Я прижимала его к себе — как вор украденный кошелек или тигр добычу, — а он нес меня к своему дому, содрогаясь в пароксизме желания. Я понимала, что творится у него в душе: все законы рушатся, как доминошные кости, он понимает, что сейчас придется объяснять мне главное про это. Я решила остановиться. Цель достигнута, хватит с меня, незачем обрекать беднягу на вечные муки. Итак, после нескольких робких, но пьянящих ласк, насладившись его лучезарной улыбкой, благодарным взглядом сверкающих глаз, прикосновениями ладоней к голым ляжкам, языком, играющим с сосками, горячо поблагодарила и смылась, мысленно твердя: “Я для него — грех!”»
Наверное, странно чувствовать себя чьим-нибудь грехом… — прокомментировала Субра.

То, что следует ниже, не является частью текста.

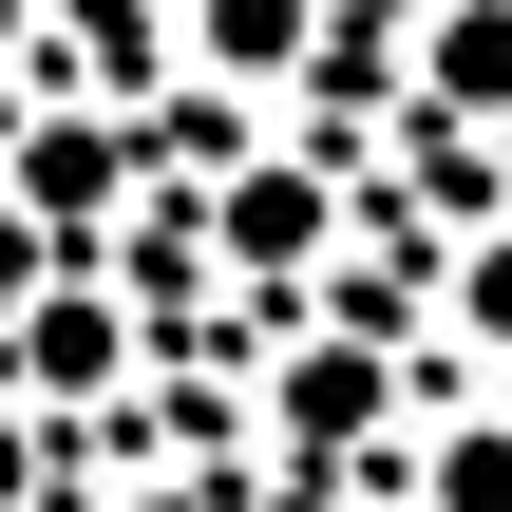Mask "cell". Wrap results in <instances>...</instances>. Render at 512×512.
<instances>
[{"instance_id":"3","label":"cell","mask_w":512,"mask_h":512,"mask_svg":"<svg viewBox=\"0 0 512 512\" xmlns=\"http://www.w3.org/2000/svg\"><path fill=\"white\" fill-rule=\"evenodd\" d=\"M361 399H380V380H361L342 342H323V361H285V437H361Z\"/></svg>"},{"instance_id":"4","label":"cell","mask_w":512,"mask_h":512,"mask_svg":"<svg viewBox=\"0 0 512 512\" xmlns=\"http://www.w3.org/2000/svg\"><path fill=\"white\" fill-rule=\"evenodd\" d=\"M95 361H114V304H38V380H57V399H76V380H95Z\"/></svg>"},{"instance_id":"7","label":"cell","mask_w":512,"mask_h":512,"mask_svg":"<svg viewBox=\"0 0 512 512\" xmlns=\"http://www.w3.org/2000/svg\"><path fill=\"white\" fill-rule=\"evenodd\" d=\"M209 38H228V57H285V38H304V0H209Z\"/></svg>"},{"instance_id":"2","label":"cell","mask_w":512,"mask_h":512,"mask_svg":"<svg viewBox=\"0 0 512 512\" xmlns=\"http://www.w3.org/2000/svg\"><path fill=\"white\" fill-rule=\"evenodd\" d=\"M437 95H512V0H456L437 19Z\"/></svg>"},{"instance_id":"1","label":"cell","mask_w":512,"mask_h":512,"mask_svg":"<svg viewBox=\"0 0 512 512\" xmlns=\"http://www.w3.org/2000/svg\"><path fill=\"white\" fill-rule=\"evenodd\" d=\"M304 228H323V190H304V171H247V190H228V247H247V266H285Z\"/></svg>"},{"instance_id":"6","label":"cell","mask_w":512,"mask_h":512,"mask_svg":"<svg viewBox=\"0 0 512 512\" xmlns=\"http://www.w3.org/2000/svg\"><path fill=\"white\" fill-rule=\"evenodd\" d=\"M456 323H475V342H512V228L475 247V266H456Z\"/></svg>"},{"instance_id":"5","label":"cell","mask_w":512,"mask_h":512,"mask_svg":"<svg viewBox=\"0 0 512 512\" xmlns=\"http://www.w3.org/2000/svg\"><path fill=\"white\" fill-rule=\"evenodd\" d=\"M437 512H512V437H456L437 456Z\"/></svg>"}]
</instances>
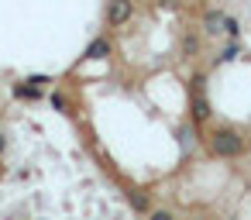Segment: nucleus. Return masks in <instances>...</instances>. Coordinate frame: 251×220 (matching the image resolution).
I'll return each mask as SVG.
<instances>
[{"label": "nucleus", "mask_w": 251, "mask_h": 220, "mask_svg": "<svg viewBox=\"0 0 251 220\" xmlns=\"http://www.w3.org/2000/svg\"><path fill=\"white\" fill-rule=\"evenodd\" d=\"M110 55V45H107V38H97L90 49H86V59H107Z\"/></svg>", "instance_id": "4"}, {"label": "nucleus", "mask_w": 251, "mask_h": 220, "mask_svg": "<svg viewBox=\"0 0 251 220\" xmlns=\"http://www.w3.org/2000/svg\"><path fill=\"white\" fill-rule=\"evenodd\" d=\"M148 220H172V213H169V210H151Z\"/></svg>", "instance_id": "6"}, {"label": "nucleus", "mask_w": 251, "mask_h": 220, "mask_svg": "<svg viewBox=\"0 0 251 220\" xmlns=\"http://www.w3.org/2000/svg\"><path fill=\"white\" fill-rule=\"evenodd\" d=\"M206 117H210V100H206L203 93H193V121L203 124Z\"/></svg>", "instance_id": "3"}, {"label": "nucleus", "mask_w": 251, "mask_h": 220, "mask_svg": "<svg viewBox=\"0 0 251 220\" xmlns=\"http://www.w3.org/2000/svg\"><path fill=\"white\" fill-rule=\"evenodd\" d=\"M52 107H59V110H66V97H62V93H52Z\"/></svg>", "instance_id": "7"}, {"label": "nucleus", "mask_w": 251, "mask_h": 220, "mask_svg": "<svg viewBox=\"0 0 251 220\" xmlns=\"http://www.w3.org/2000/svg\"><path fill=\"white\" fill-rule=\"evenodd\" d=\"M131 203H134V210H148V199L145 196H131Z\"/></svg>", "instance_id": "8"}, {"label": "nucleus", "mask_w": 251, "mask_h": 220, "mask_svg": "<svg viewBox=\"0 0 251 220\" xmlns=\"http://www.w3.org/2000/svg\"><path fill=\"white\" fill-rule=\"evenodd\" d=\"M131 14H134V4H131V0H110V7H107V21H110L114 28L127 24V21H131Z\"/></svg>", "instance_id": "2"}, {"label": "nucleus", "mask_w": 251, "mask_h": 220, "mask_svg": "<svg viewBox=\"0 0 251 220\" xmlns=\"http://www.w3.org/2000/svg\"><path fill=\"white\" fill-rule=\"evenodd\" d=\"M14 93H18V97H25V100H35V97H38V86L28 79V86L21 83V86H14Z\"/></svg>", "instance_id": "5"}, {"label": "nucleus", "mask_w": 251, "mask_h": 220, "mask_svg": "<svg viewBox=\"0 0 251 220\" xmlns=\"http://www.w3.org/2000/svg\"><path fill=\"white\" fill-rule=\"evenodd\" d=\"M210 151H213L217 158H237V155L244 151V138H241L237 131L224 127V131H217V134L210 138Z\"/></svg>", "instance_id": "1"}]
</instances>
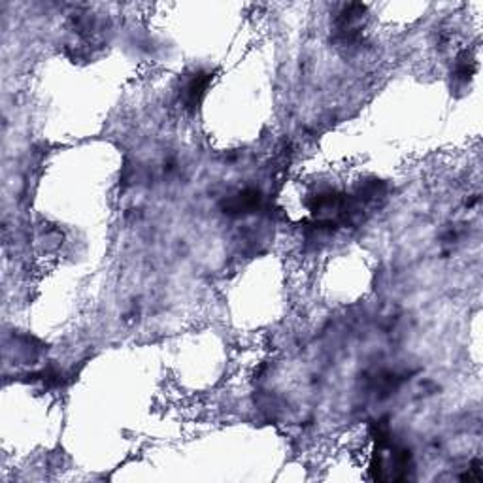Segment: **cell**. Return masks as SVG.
Returning a JSON list of instances; mask_svg holds the SVG:
<instances>
[{"mask_svg": "<svg viewBox=\"0 0 483 483\" xmlns=\"http://www.w3.org/2000/svg\"><path fill=\"white\" fill-rule=\"evenodd\" d=\"M210 82H212V76L206 74V72H198V74H195L185 85V91H183V100H185V104L197 106L198 102L202 100L204 94H206V89H208Z\"/></svg>", "mask_w": 483, "mask_h": 483, "instance_id": "7a4b0ae2", "label": "cell"}, {"mask_svg": "<svg viewBox=\"0 0 483 483\" xmlns=\"http://www.w3.org/2000/svg\"><path fill=\"white\" fill-rule=\"evenodd\" d=\"M474 72H476V63H474L472 57H459V63L455 66V76L462 82H468L474 76Z\"/></svg>", "mask_w": 483, "mask_h": 483, "instance_id": "3957f363", "label": "cell"}, {"mask_svg": "<svg viewBox=\"0 0 483 483\" xmlns=\"http://www.w3.org/2000/svg\"><path fill=\"white\" fill-rule=\"evenodd\" d=\"M261 202H263V195L259 189H251L247 187L244 191L237 192L234 197L227 198L223 202V210L225 214L229 215H247L257 212L261 208Z\"/></svg>", "mask_w": 483, "mask_h": 483, "instance_id": "6da1fadb", "label": "cell"}]
</instances>
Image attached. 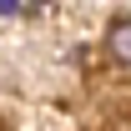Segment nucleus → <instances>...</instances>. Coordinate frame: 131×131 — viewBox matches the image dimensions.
<instances>
[{
  "label": "nucleus",
  "mask_w": 131,
  "mask_h": 131,
  "mask_svg": "<svg viewBox=\"0 0 131 131\" xmlns=\"http://www.w3.org/2000/svg\"><path fill=\"white\" fill-rule=\"evenodd\" d=\"M106 46H111V56H116V61H131V15H121V20L111 25Z\"/></svg>",
  "instance_id": "f257e3e1"
},
{
  "label": "nucleus",
  "mask_w": 131,
  "mask_h": 131,
  "mask_svg": "<svg viewBox=\"0 0 131 131\" xmlns=\"http://www.w3.org/2000/svg\"><path fill=\"white\" fill-rule=\"evenodd\" d=\"M15 5H20V0H0V15H10V10H15Z\"/></svg>",
  "instance_id": "f03ea898"
},
{
  "label": "nucleus",
  "mask_w": 131,
  "mask_h": 131,
  "mask_svg": "<svg viewBox=\"0 0 131 131\" xmlns=\"http://www.w3.org/2000/svg\"><path fill=\"white\" fill-rule=\"evenodd\" d=\"M25 5H50V0H25Z\"/></svg>",
  "instance_id": "7ed1b4c3"
}]
</instances>
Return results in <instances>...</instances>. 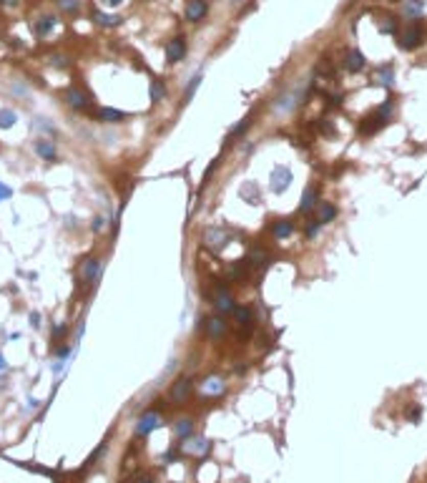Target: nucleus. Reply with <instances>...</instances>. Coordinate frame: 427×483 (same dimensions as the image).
<instances>
[{
    "mask_svg": "<svg viewBox=\"0 0 427 483\" xmlns=\"http://www.w3.org/2000/svg\"><path fill=\"white\" fill-rule=\"evenodd\" d=\"M390 114H392V101H387L377 114H372L369 119H365V123L360 126V131L362 134H374V131H379L385 123H387V119H390Z\"/></svg>",
    "mask_w": 427,
    "mask_h": 483,
    "instance_id": "nucleus-1",
    "label": "nucleus"
},
{
    "mask_svg": "<svg viewBox=\"0 0 427 483\" xmlns=\"http://www.w3.org/2000/svg\"><path fill=\"white\" fill-rule=\"evenodd\" d=\"M226 242H229V232H224V229L209 227V229L204 232V244H206L209 249H214V252H221V249L226 247Z\"/></svg>",
    "mask_w": 427,
    "mask_h": 483,
    "instance_id": "nucleus-2",
    "label": "nucleus"
},
{
    "mask_svg": "<svg viewBox=\"0 0 427 483\" xmlns=\"http://www.w3.org/2000/svg\"><path fill=\"white\" fill-rule=\"evenodd\" d=\"M161 425V415L158 413H153V410H149V413H144L141 418H138V423H136V435H149L151 430H156Z\"/></svg>",
    "mask_w": 427,
    "mask_h": 483,
    "instance_id": "nucleus-3",
    "label": "nucleus"
},
{
    "mask_svg": "<svg viewBox=\"0 0 427 483\" xmlns=\"http://www.w3.org/2000/svg\"><path fill=\"white\" fill-rule=\"evenodd\" d=\"M211 302L216 304V310H219V312H224V315H229V312L236 307V304H234V297H231V295H229L224 287H216V290H214V292H211Z\"/></svg>",
    "mask_w": 427,
    "mask_h": 483,
    "instance_id": "nucleus-4",
    "label": "nucleus"
},
{
    "mask_svg": "<svg viewBox=\"0 0 427 483\" xmlns=\"http://www.w3.org/2000/svg\"><path fill=\"white\" fill-rule=\"evenodd\" d=\"M289 184H292V171L287 166H276L274 171H272V191L281 194Z\"/></svg>",
    "mask_w": 427,
    "mask_h": 483,
    "instance_id": "nucleus-5",
    "label": "nucleus"
},
{
    "mask_svg": "<svg viewBox=\"0 0 427 483\" xmlns=\"http://www.w3.org/2000/svg\"><path fill=\"white\" fill-rule=\"evenodd\" d=\"M183 56H186V40L183 38H174V40L166 43V58H169V63H179V60H183Z\"/></svg>",
    "mask_w": 427,
    "mask_h": 483,
    "instance_id": "nucleus-6",
    "label": "nucleus"
},
{
    "mask_svg": "<svg viewBox=\"0 0 427 483\" xmlns=\"http://www.w3.org/2000/svg\"><path fill=\"white\" fill-rule=\"evenodd\" d=\"M420 43H422V28H420V26H417V28L410 26V28L399 35V46L407 48V51H410V48H417Z\"/></svg>",
    "mask_w": 427,
    "mask_h": 483,
    "instance_id": "nucleus-7",
    "label": "nucleus"
},
{
    "mask_svg": "<svg viewBox=\"0 0 427 483\" xmlns=\"http://www.w3.org/2000/svg\"><path fill=\"white\" fill-rule=\"evenodd\" d=\"M191 390H194V383H191L188 378H179V380L174 383V388H171V400H174V403H183V400L191 395Z\"/></svg>",
    "mask_w": 427,
    "mask_h": 483,
    "instance_id": "nucleus-8",
    "label": "nucleus"
},
{
    "mask_svg": "<svg viewBox=\"0 0 427 483\" xmlns=\"http://www.w3.org/2000/svg\"><path fill=\"white\" fill-rule=\"evenodd\" d=\"M81 277H83V282L96 284V282H98V277H101V262H98L96 257L86 259V262H83V267H81Z\"/></svg>",
    "mask_w": 427,
    "mask_h": 483,
    "instance_id": "nucleus-9",
    "label": "nucleus"
},
{
    "mask_svg": "<svg viewBox=\"0 0 427 483\" xmlns=\"http://www.w3.org/2000/svg\"><path fill=\"white\" fill-rule=\"evenodd\" d=\"M63 98H65V103H68L70 108H78V111L88 106V96H86L81 89H65Z\"/></svg>",
    "mask_w": 427,
    "mask_h": 483,
    "instance_id": "nucleus-10",
    "label": "nucleus"
},
{
    "mask_svg": "<svg viewBox=\"0 0 427 483\" xmlns=\"http://www.w3.org/2000/svg\"><path fill=\"white\" fill-rule=\"evenodd\" d=\"M206 10H209L206 0H191V3L186 5V20L196 23V20H201V18L206 15Z\"/></svg>",
    "mask_w": 427,
    "mask_h": 483,
    "instance_id": "nucleus-11",
    "label": "nucleus"
},
{
    "mask_svg": "<svg viewBox=\"0 0 427 483\" xmlns=\"http://www.w3.org/2000/svg\"><path fill=\"white\" fill-rule=\"evenodd\" d=\"M35 153H38L40 159H45V161H56V156H58L53 141H51V139H43V136L35 141Z\"/></svg>",
    "mask_w": 427,
    "mask_h": 483,
    "instance_id": "nucleus-12",
    "label": "nucleus"
},
{
    "mask_svg": "<svg viewBox=\"0 0 427 483\" xmlns=\"http://www.w3.org/2000/svg\"><path fill=\"white\" fill-rule=\"evenodd\" d=\"M224 390H226V385H224V380L216 378V375L206 378V380L201 383V392H204V395H224Z\"/></svg>",
    "mask_w": 427,
    "mask_h": 483,
    "instance_id": "nucleus-13",
    "label": "nucleus"
},
{
    "mask_svg": "<svg viewBox=\"0 0 427 483\" xmlns=\"http://www.w3.org/2000/svg\"><path fill=\"white\" fill-rule=\"evenodd\" d=\"M206 335H209L211 340L224 337V335H226V322H224L221 317H209V320H206Z\"/></svg>",
    "mask_w": 427,
    "mask_h": 483,
    "instance_id": "nucleus-14",
    "label": "nucleus"
},
{
    "mask_svg": "<svg viewBox=\"0 0 427 483\" xmlns=\"http://www.w3.org/2000/svg\"><path fill=\"white\" fill-rule=\"evenodd\" d=\"M56 23H58V20H56L53 15H43V18H38V20H35V35H38V38H45L51 30L56 28Z\"/></svg>",
    "mask_w": 427,
    "mask_h": 483,
    "instance_id": "nucleus-15",
    "label": "nucleus"
},
{
    "mask_svg": "<svg viewBox=\"0 0 427 483\" xmlns=\"http://www.w3.org/2000/svg\"><path fill=\"white\" fill-rule=\"evenodd\" d=\"M186 453H199V455H204V453L209 451V441L206 438H191V441H186L181 446Z\"/></svg>",
    "mask_w": 427,
    "mask_h": 483,
    "instance_id": "nucleus-16",
    "label": "nucleus"
},
{
    "mask_svg": "<svg viewBox=\"0 0 427 483\" xmlns=\"http://www.w3.org/2000/svg\"><path fill=\"white\" fill-rule=\"evenodd\" d=\"M249 126H251V116H246L244 121H239L231 131H229V136H226V144H231V141H236L239 136H244L246 131H249Z\"/></svg>",
    "mask_w": 427,
    "mask_h": 483,
    "instance_id": "nucleus-17",
    "label": "nucleus"
},
{
    "mask_svg": "<svg viewBox=\"0 0 427 483\" xmlns=\"http://www.w3.org/2000/svg\"><path fill=\"white\" fill-rule=\"evenodd\" d=\"M93 20H96L98 26H106V28H113V26L121 23L118 15H108V13H101V10H93Z\"/></svg>",
    "mask_w": 427,
    "mask_h": 483,
    "instance_id": "nucleus-18",
    "label": "nucleus"
},
{
    "mask_svg": "<svg viewBox=\"0 0 427 483\" xmlns=\"http://www.w3.org/2000/svg\"><path fill=\"white\" fill-rule=\"evenodd\" d=\"M98 116H101V121H108V123H118V121L128 119V114L116 111V108H101V111H98Z\"/></svg>",
    "mask_w": 427,
    "mask_h": 483,
    "instance_id": "nucleus-19",
    "label": "nucleus"
},
{
    "mask_svg": "<svg viewBox=\"0 0 427 483\" xmlns=\"http://www.w3.org/2000/svg\"><path fill=\"white\" fill-rule=\"evenodd\" d=\"M337 216V209H335V204H329V202H322L319 204V224H327V222H332Z\"/></svg>",
    "mask_w": 427,
    "mask_h": 483,
    "instance_id": "nucleus-20",
    "label": "nucleus"
},
{
    "mask_svg": "<svg viewBox=\"0 0 427 483\" xmlns=\"http://www.w3.org/2000/svg\"><path fill=\"white\" fill-rule=\"evenodd\" d=\"M242 196H244V202H249V204H256V202H259V189H256L254 181H246L244 186H242Z\"/></svg>",
    "mask_w": 427,
    "mask_h": 483,
    "instance_id": "nucleus-21",
    "label": "nucleus"
},
{
    "mask_svg": "<svg viewBox=\"0 0 427 483\" xmlns=\"http://www.w3.org/2000/svg\"><path fill=\"white\" fill-rule=\"evenodd\" d=\"M294 232V224L289 222V219H281V222H276L274 224V237L276 239H284V237H289Z\"/></svg>",
    "mask_w": 427,
    "mask_h": 483,
    "instance_id": "nucleus-22",
    "label": "nucleus"
},
{
    "mask_svg": "<svg viewBox=\"0 0 427 483\" xmlns=\"http://www.w3.org/2000/svg\"><path fill=\"white\" fill-rule=\"evenodd\" d=\"M314 204H317V189H314V186H309L304 194H302V204H299V209L309 211V209H314Z\"/></svg>",
    "mask_w": 427,
    "mask_h": 483,
    "instance_id": "nucleus-23",
    "label": "nucleus"
},
{
    "mask_svg": "<svg viewBox=\"0 0 427 483\" xmlns=\"http://www.w3.org/2000/svg\"><path fill=\"white\" fill-rule=\"evenodd\" d=\"M347 68H349V71H354V73H357V71H362V68H365V58H362V53L349 51V53H347Z\"/></svg>",
    "mask_w": 427,
    "mask_h": 483,
    "instance_id": "nucleus-24",
    "label": "nucleus"
},
{
    "mask_svg": "<svg viewBox=\"0 0 427 483\" xmlns=\"http://www.w3.org/2000/svg\"><path fill=\"white\" fill-rule=\"evenodd\" d=\"M231 315L236 317L239 325H249V322H251V310H249V307H242V304H239V307L231 310Z\"/></svg>",
    "mask_w": 427,
    "mask_h": 483,
    "instance_id": "nucleus-25",
    "label": "nucleus"
},
{
    "mask_svg": "<svg viewBox=\"0 0 427 483\" xmlns=\"http://www.w3.org/2000/svg\"><path fill=\"white\" fill-rule=\"evenodd\" d=\"M201 78H204V73H201V71L191 76V81L186 83V91H183V98H191V96L196 93V89H199V83H201Z\"/></svg>",
    "mask_w": 427,
    "mask_h": 483,
    "instance_id": "nucleus-26",
    "label": "nucleus"
},
{
    "mask_svg": "<svg viewBox=\"0 0 427 483\" xmlns=\"http://www.w3.org/2000/svg\"><path fill=\"white\" fill-rule=\"evenodd\" d=\"M377 81L382 83V86H392V81H395V71L387 65V68H379L377 71Z\"/></svg>",
    "mask_w": 427,
    "mask_h": 483,
    "instance_id": "nucleus-27",
    "label": "nucleus"
},
{
    "mask_svg": "<svg viewBox=\"0 0 427 483\" xmlns=\"http://www.w3.org/2000/svg\"><path fill=\"white\" fill-rule=\"evenodd\" d=\"M15 121H18L15 111H10V108H3V111H0V128H10Z\"/></svg>",
    "mask_w": 427,
    "mask_h": 483,
    "instance_id": "nucleus-28",
    "label": "nucleus"
},
{
    "mask_svg": "<svg viewBox=\"0 0 427 483\" xmlns=\"http://www.w3.org/2000/svg\"><path fill=\"white\" fill-rule=\"evenodd\" d=\"M166 98V86H163V81H153L151 83V101H163Z\"/></svg>",
    "mask_w": 427,
    "mask_h": 483,
    "instance_id": "nucleus-29",
    "label": "nucleus"
},
{
    "mask_svg": "<svg viewBox=\"0 0 427 483\" xmlns=\"http://www.w3.org/2000/svg\"><path fill=\"white\" fill-rule=\"evenodd\" d=\"M244 272H246L244 270V262H236V265H229L224 274H226L229 279H242V277H244Z\"/></svg>",
    "mask_w": 427,
    "mask_h": 483,
    "instance_id": "nucleus-30",
    "label": "nucleus"
},
{
    "mask_svg": "<svg viewBox=\"0 0 427 483\" xmlns=\"http://www.w3.org/2000/svg\"><path fill=\"white\" fill-rule=\"evenodd\" d=\"M267 252L264 249H254L251 254H249V265H254V267H262V265H267Z\"/></svg>",
    "mask_w": 427,
    "mask_h": 483,
    "instance_id": "nucleus-31",
    "label": "nucleus"
},
{
    "mask_svg": "<svg viewBox=\"0 0 427 483\" xmlns=\"http://www.w3.org/2000/svg\"><path fill=\"white\" fill-rule=\"evenodd\" d=\"M191 430H194V423L188 421V418L176 423V435H179V438H188V435H191Z\"/></svg>",
    "mask_w": 427,
    "mask_h": 483,
    "instance_id": "nucleus-32",
    "label": "nucleus"
},
{
    "mask_svg": "<svg viewBox=\"0 0 427 483\" xmlns=\"http://www.w3.org/2000/svg\"><path fill=\"white\" fill-rule=\"evenodd\" d=\"M407 13H410V15H420V13H422V3H410V5H407Z\"/></svg>",
    "mask_w": 427,
    "mask_h": 483,
    "instance_id": "nucleus-33",
    "label": "nucleus"
},
{
    "mask_svg": "<svg viewBox=\"0 0 427 483\" xmlns=\"http://www.w3.org/2000/svg\"><path fill=\"white\" fill-rule=\"evenodd\" d=\"M10 196H13V189L5 186V184L0 181V202H3V199H10Z\"/></svg>",
    "mask_w": 427,
    "mask_h": 483,
    "instance_id": "nucleus-34",
    "label": "nucleus"
},
{
    "mask_svg": "<svg viewBox=\"0 0 427 483\" xmlns=\"http://www.w3.org/2000/svg\"><path fill=\"white\" fill-rule=\"evenodd\" d=\"M103 227H106V219H103V216H96V219H93V232H101Z\"/></svg>",
    "mask_w": 427,
    "mask_h": 483,
    "instance_id": "nucleus-35",
    "label": "nucleus"
},
{
    "mask_svg": "<svg viewBox=\"0 0 427 483\" xmlns=\"http://www.w3.org/2000/svg\"><path fill=\"white\" fill-rule=\"evenodd\" d=\"M61 8L63 10H76L78 3H76V0H61Z\"/></svg>",
    "mask_w": 427,
    "mask_h": 483,
    "instance_id": "nucleus-36",
    "label": "nucleus"
},
{
    "mask_svg": "<svg viewBox=\"0 0 427 483\" xmlns=\"http://www.w3.org/2000/svg\"><path fill=\"white\" fill-rule=\"evenodd\" d=\"M317 229H319V222H312V224H309V229H306V234H309V237H314V234H317Z\"/></svg>",
    "mask_w": 427,
    "mask_h": 483,
    "instance_id": "nucleus-37",
    "label": "nucleus"
},
{
    "mask_svg": "<svg viewBox=\"0 0 427 483\" xmlns=\"http://www.w3.org/2000/svg\"><path fill=\"white\" fill-rule=\"evenodd\" d=\"M53 63H56L58 68H65V65H68V58H61V56H56V58H53Z\"/></svg>",
    "mask_w": 427,
    "mask_h": 483,
    "instance_id": "nucleus-38",
    "label": "nucleus"
},
{
    "mask_svg": "<svg viewBox=\"0 0 427 483\" xmlns=\"http://www.w3.org/2000/svg\"><path fill=\"white\" fill-rule=\"evenodd\" d=\"M103 5H108V8H116V5H121L123 0H101Z\"/></svg>",
    "mask_w": 427,
    "mask_h": 483,
    "instance_id": "nucleus-39",
    "label": "nucleus"
},
{
    "mask_svg": "<svg viewBox=\"0 0 427 483\" xmlns=\"http://www.w3.org/2000/svg\"><path fill=\"white\" fill-rule=\"evenodd\" d=\"M0 5H5V8H15L18 0H0Z\"/></svg>",
    "mask_w": 427,
    "mask_h": 483,
    "instance_id": "nucleus-40",
    "label": "nucleus"
},
{
    "mask_svg": "<svg viewBox=\"0 0 427 483\" xmlns=\"http://www.w3.org/2000/svg\"><path fill=\"white\" fill-rule=\"evenodd\" d=\"M31 320H33V327H40V322H38V320H40V317H38V312H33Z\"/></svg>",
    "mask_w": 427,
    "mask_h": 483,
    "instance_id": "nucleus-41",
    "label": "nucleus"
},
{
    "mask_svg": "<svg viewBox=\"0 0 427 483\" xmlns=\"http://www.w3.org/2000/svg\"><path fill=\"white\" fill-rule=\"evenodd\" d=\"M5 367H8V362H5V358H3V355H0V372H3V370H5Z\"/></svg>",
    "mask_w": 427,
    "mask_h": 483,
    "instance_id": "nucleus-42",
    "label": "nucleus"
},
{
    "mask_svg": "<svg viewBox=\"0 0 427 483\" xmlns=\"http://www.w3.org/2000/svg\"><path fill=\"white\" fill-rule=\"evenodd\" d=\"M138 483H151V481H138Z\"/></svg>",
    "mask_w": 427,
    "mask_h": 483,
    "instance_id": "nucleus-43",
    "label": "nucleus"
}]
</instances>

«Позже, во взрослой жизни, я неоднократно убеждалась в справедливости этой максимы — в Газе, Стамбуле, Ватикане, на горе Афон и на пороге парижской табачной лавочки. Я — такая, какая я есть, неподвижная, молчащая, одетая, не делающая оскорбительных жестов, никому не угрожающая, не торгующая автоматами Калашникова, героином, педофильским порно, я — спокойная, улыбчивая, приличная женщина — олицетворяю собой грех для мужчин, которым не повезло увидеть меня здесь и сейчас.